──────── LISTED ENTRIES
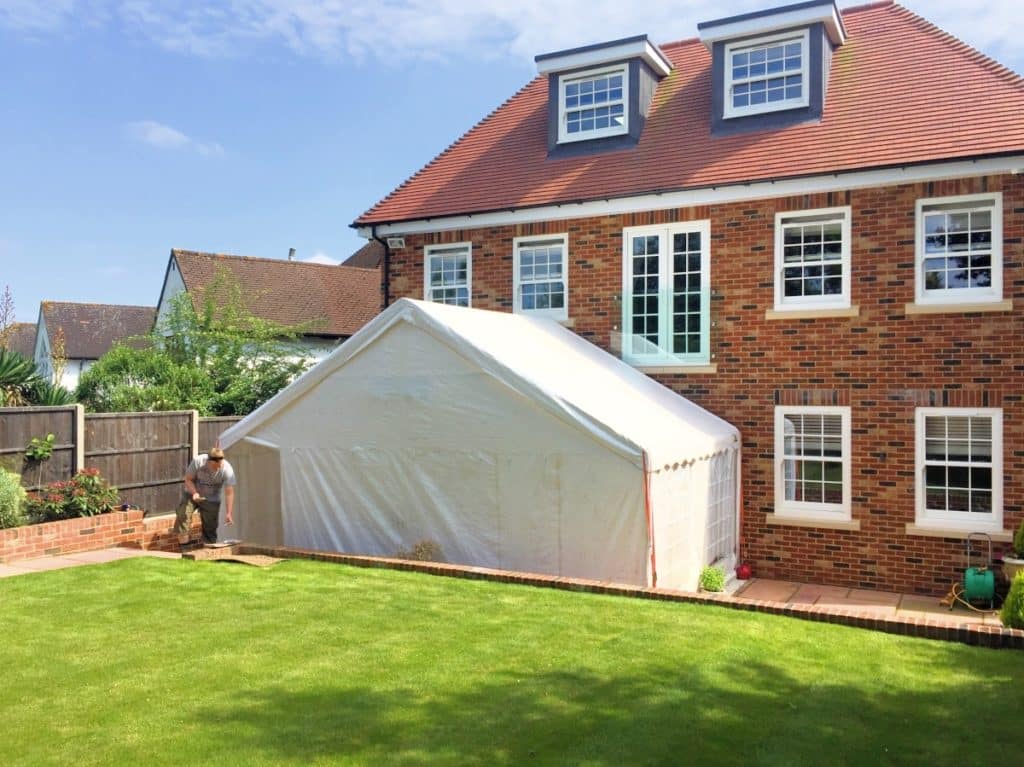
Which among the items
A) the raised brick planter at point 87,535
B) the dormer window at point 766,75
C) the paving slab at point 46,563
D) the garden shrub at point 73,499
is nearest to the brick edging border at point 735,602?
────────────────
> _AIM OF THE EXERCISE_
Repeat each line of the records above exactly, but do not copy the pictures.

> _CORRECT RESULT_
Which among the items
A) the raised brick planter at point 87,535
B) the dormer window at point 766,75
C) the paving slab at point 46,563
D) the garden shrub at point 73,499
is nearest to the brick edging border at point 735,602?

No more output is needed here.